**Instructions to follow:** Can you set out all of the rows below as a numbered list, skipping the blank lines and leaving the pictures out?

**Information shown:**

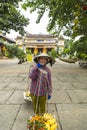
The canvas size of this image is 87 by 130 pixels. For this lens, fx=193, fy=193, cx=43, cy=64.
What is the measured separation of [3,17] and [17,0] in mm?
2517

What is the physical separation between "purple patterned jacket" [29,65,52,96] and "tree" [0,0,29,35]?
15526 mm

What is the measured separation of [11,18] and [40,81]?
1723cm

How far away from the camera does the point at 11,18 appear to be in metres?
19.8

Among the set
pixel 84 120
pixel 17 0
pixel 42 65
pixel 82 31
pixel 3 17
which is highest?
pixel 17 0

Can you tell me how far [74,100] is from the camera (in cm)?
570

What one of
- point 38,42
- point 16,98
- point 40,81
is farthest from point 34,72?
point 38,42

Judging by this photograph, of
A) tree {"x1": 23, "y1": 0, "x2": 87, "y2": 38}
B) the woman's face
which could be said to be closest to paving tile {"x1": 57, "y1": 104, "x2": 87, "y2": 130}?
the woman's face

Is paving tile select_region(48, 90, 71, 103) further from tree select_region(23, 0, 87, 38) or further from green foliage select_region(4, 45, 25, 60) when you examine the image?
green foliage select_region(4, 45, 25, 60)

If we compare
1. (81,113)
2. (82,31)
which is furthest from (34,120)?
(82,31)

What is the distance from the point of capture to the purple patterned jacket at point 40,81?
11.8ft

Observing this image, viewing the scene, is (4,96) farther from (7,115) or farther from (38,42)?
(38,42)

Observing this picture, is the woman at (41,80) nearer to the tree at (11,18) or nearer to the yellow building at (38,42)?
the tree at (11,18)

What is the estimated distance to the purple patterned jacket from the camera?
142 inches

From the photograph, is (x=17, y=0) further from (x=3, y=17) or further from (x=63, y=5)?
(x=63, y=5)
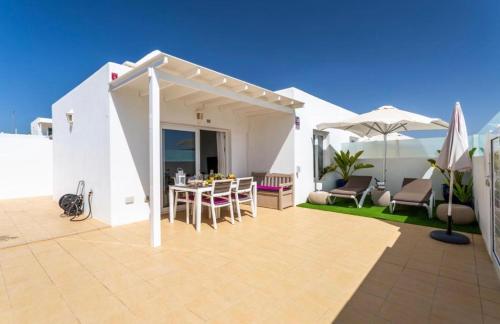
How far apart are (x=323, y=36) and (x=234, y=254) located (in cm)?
854

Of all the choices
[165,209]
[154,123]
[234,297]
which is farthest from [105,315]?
[165,209]

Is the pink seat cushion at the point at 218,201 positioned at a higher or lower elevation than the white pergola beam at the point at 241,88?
lower

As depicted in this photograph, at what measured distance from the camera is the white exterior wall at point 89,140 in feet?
18.4

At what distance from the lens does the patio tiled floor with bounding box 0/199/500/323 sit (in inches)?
91.1

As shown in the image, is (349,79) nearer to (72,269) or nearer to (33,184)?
(72,269)

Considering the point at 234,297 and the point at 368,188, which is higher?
the point at 368,188

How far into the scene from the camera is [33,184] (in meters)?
10.8

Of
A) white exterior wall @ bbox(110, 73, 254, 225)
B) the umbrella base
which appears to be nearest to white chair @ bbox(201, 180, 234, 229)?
white exterior wall @ bbox(110, 73, 254, 225)

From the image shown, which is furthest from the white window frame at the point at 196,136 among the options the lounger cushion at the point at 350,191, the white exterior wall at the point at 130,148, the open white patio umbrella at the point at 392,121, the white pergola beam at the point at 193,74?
the lounger cushion at the point at 350,191

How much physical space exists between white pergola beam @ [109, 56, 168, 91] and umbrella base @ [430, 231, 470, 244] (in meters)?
6.12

**Exercise output:**
1. The canvas size of this image is 87 by 130 pixels. For this lens, fx=193, fy=193, cx=43, cy=64.
2. What is the measured separation of [3,17] and [17,0] in mm?
3. 2517
4. What is the physical separation between "purple patterned jacket" [29,65,52,96] and "tree" [0,0,29,35]?
5. 15526 mm
6. What is the measured separation of [11,18] and [40,81]?
7. 1723cm
8. How far away from the camera does the point at 11,18 appear to be in metres?
9. 19.8
10. Among the set
11. pixel 84 120
12. pixel 17 0
13. pixel 42 65
14. pixel 82 31
15. pixel 3 17
16. which is highest?
17. pixel 17 0
18. Can you tell me how far [74,100] is from the camera (in cm)?
19. 570
20. What one of
21. - point 38,42
22. - point 16,98
23. - point 40,81
24. is farthest from point 34,72?
25. point 38,42
26. Judging by this photograph, of
27. A) tree {"x1": 23, "y1": 0, "x2": 87, "y2": 38}
28. B) the woman's face
29. which could be said to be closest to paving tile {"x1": 57, "y1": 104, "x2": 87, "y2": 130}?
30. the woman's face
31. Is paving tile select_region(48, 90, 71, 103) further from tree select_region(23, 0, 87, 38) or further from green foliage select_region(4, 45, 25, 60) when you examine the image?
32. green foliage select_region(4, 45, 25, 60)
33. If we compare
34. 1. (81,113)
35. 2. (82,31)
36. which is furthest from (34,120)?
37. (82,31)
38. What is the distance from the point of capture to the purple patterned jacket at point 40,81?
39. 11.8ft
40. Observing this image, viewing the scene, is (4,96) farther from (7,115) or farther from (38,42)?
41. (38,42)
42. Observing this picture, is the woman at (41,80) nearer to the tree at (11,18) or nearer to the yellow building at (38,42)?
43. the tree at (11,18)
44. What is the estimated distance to the purple patterned jacket from the camera?
45. 142 inches
46. From the photograph, is (x=17, y=0) further from (x=3, y=17) or further from (x=63, y=5)?
47. (x=63, y=5)
48. How far apart are (x=323, y=36) and (x=234, y=254) located (in cm)?
49. 854
50. Of all the choices
51. [165,209]
52. [154,123]
53. [234,297]
54. which is farthest from [105,315]?
55. [165,209]
56. Is the pink seat cushion at the point at 218,201 positioned at a higher or lower elevation than the white pergola beam at the point at 241,88?
57. lower
58. As depicted in this photograph, at what measured distance from the camera is the white exterior wall at point 89,140 in feet?
59. 18.4
60. At what distance from the lens does the patio tiled floor with bounding box 0/199/500/323 sit (in inches)?
61. 91.1
62. As shown in the image, is (349,79) nearer to (72,269) or nearer to (33,184)?
63. (72,269)
64. Considering the point at 234,297 and the point at 368,188, which is higher?
65. the point at 368,188
66. How far into the scene from the camera is [33,184] (in meters)?
67. 10.8
68. Of
69. A) white exterior wall @ bbox(110, 73, 254, 225)
70. B) the umbrella base
71. which appears to be nearest to white chair @ bbox(201, 180, 234, 229)?
72. white exterior wall @ bbox(110, 73, 254, 225)
73. From the image shown, which is furthest from the white window frame at the point at 196,136 among the options the lounger cushion at the point at 350,191, the white exterior wall at the point at 130,148, the open white patio umbrella at the point at 392,121, the white pergola beam at the point at 193,74?
74. the lounger cushion at the point at 350,191
75. How much physical space exists between white pergola beam @ [109, 56, 168, 91] and umbrella base @ [430, 231, 470, 244] (in meters)?
76. 6.12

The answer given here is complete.